Over the second half of 2019 following the Series A, the company built out its team, including key leadership hires with experience at Amazon and in Baltimore’s adtech community, where Startzel has roots working with Ad.com and Millennial Media. It also grew a fulfillment network that enabled it to increase its value proposition, Startzel said. This investment set the company up coming into 2020 seeing an “explosion” of new clients with that expansion in place. Then, the pandemic’s boost for ecommerce brought a spike in orders for the company, and another burst of hiring that included bartenders, servers and other workers who had been furloughed.
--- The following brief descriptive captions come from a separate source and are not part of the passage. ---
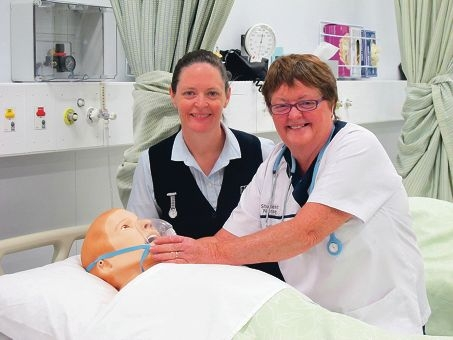 Barb Game with her daughter Rebecca Godin at Challenger Institute's Murdoch campus, where mother and daughter have both qualified as nurses.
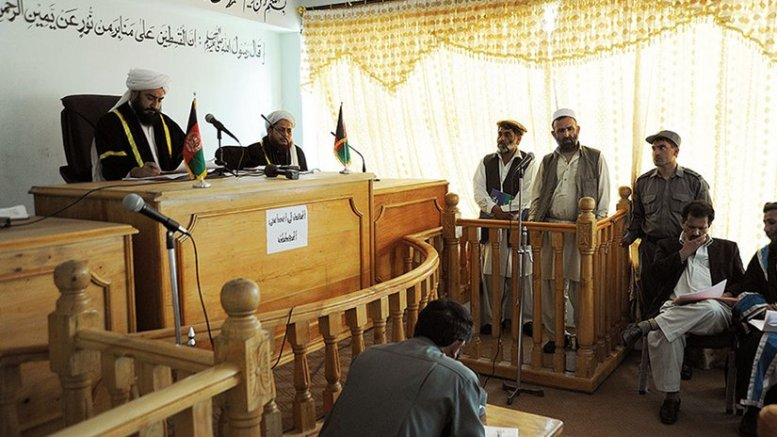 Khas Kunar chief of police was charged with misuse of his position (1 year in prison) and logistics officer was charged with corruption (61 months and fine) during rare public trial at Kunar provincial courthouse (U.S. Air Force/Christopher Marasky)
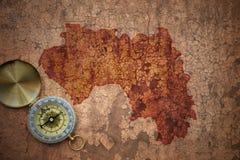 Karte der Guine auf einem alten Weinlesesprungspapier lizenzfreies stockbild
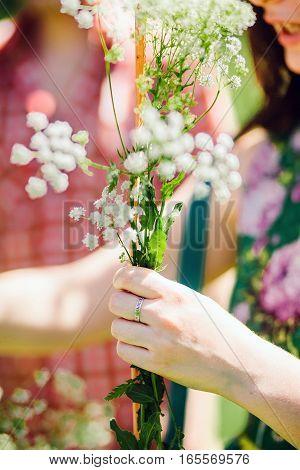 Girl Making Wildflower Bouquet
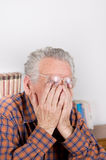 Tired old man. Old man holding hands on eyes under reading glasses royalty free stock photos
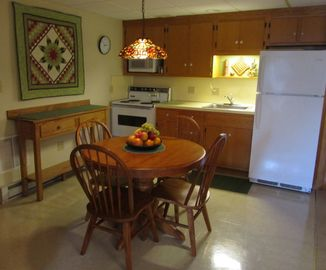 Comfortable seating for four in kitchen/dining area.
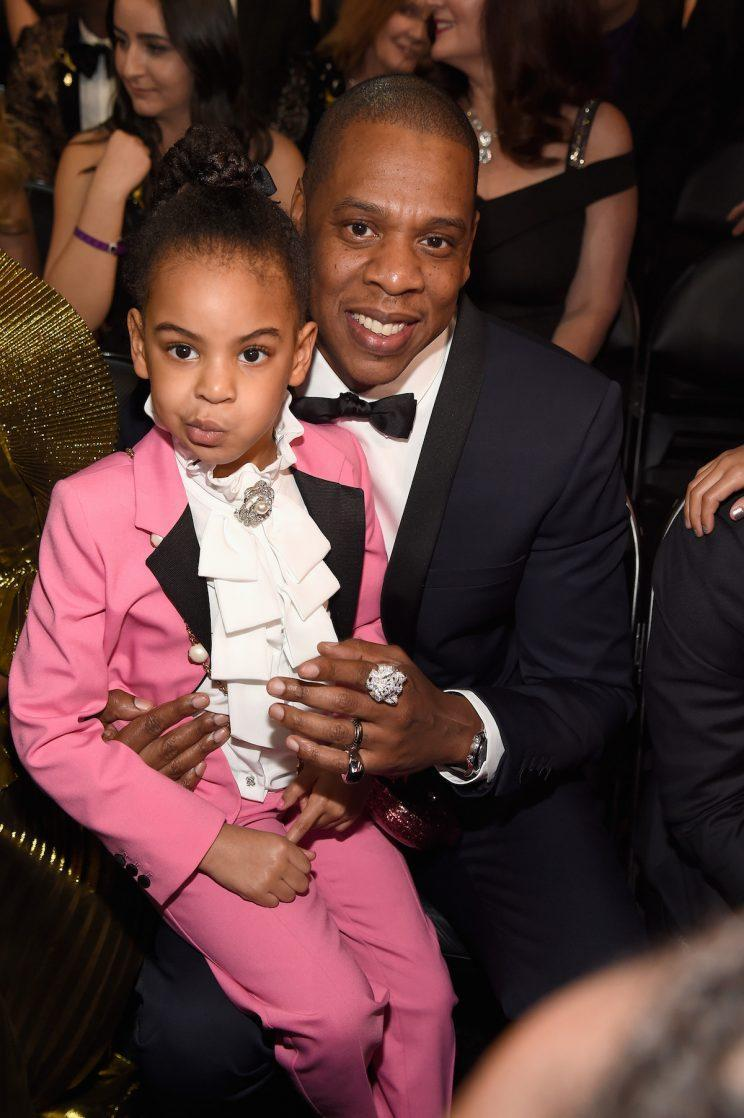 Blue Ivy Carter and Jay Z at the 59th Grammy Awards in Los Angeles. (Photo by Kevin Mazur/Getty Images for NARAS)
So far this year, revenue is up 40% in Q1 of 2020 compared to the first quarter 2019, then increased 4.5 times in Q2 2020 versus Q2 2019, according to figures shared by the company.

Whitebox now has 125 employees, up from just over 40 at the Series A raise. With its offering comprising both software as well as fulfillment and shipping, it recently moved into a new 365,000-square-foot space that was a former Under Armour distribution center in Curtis Bay that is nine times the size of its former space. Whitebox also has operations in Las Vegas, which will be expanding soon to another 365,000-square-foot space for the company, and Memphis.

With the funding round, the focus is less about adding new areas operations, and “much more about building out the lanes of the highways that we’re already on,” Startzel said.

Going forward, the company is looking to add tech talent, as well as build out a sales and marketing team. It builds software to both provide insights for customers and help them advertise, as well as systems that put labels on boxes.

“We are inventing new ways to sell and move products and I think that is both an exiting and challenging thing to do,” Startzel said. “You’re trying to innovate and make sure the packages show up at the same time.”

The Baltimore HQ continues to be where all of its teams are centered and where the company pilots new offerings, so it will see the “lion’s share” of growth in tech and product, though the other locations will likely add technologists as those operations expand.

For Whitebox, a key differentiator is a focus on building specifically for the brands that sell on ecommerce. Many of the marketplaces are built with the consumer in mind, but there are two sides and the companies doing the selling have an ecosystem all their own.

“The team has built a technology platform that not only expands the tools and insights that brands need to manage their sales and fulfillment processes from top to bottom, but also powers the larger ecommerce economy by eliminating marketplace complexities,” said Alan Taetle, general partner at Noro-Moseley Partners and lead investor in the round, in a statement.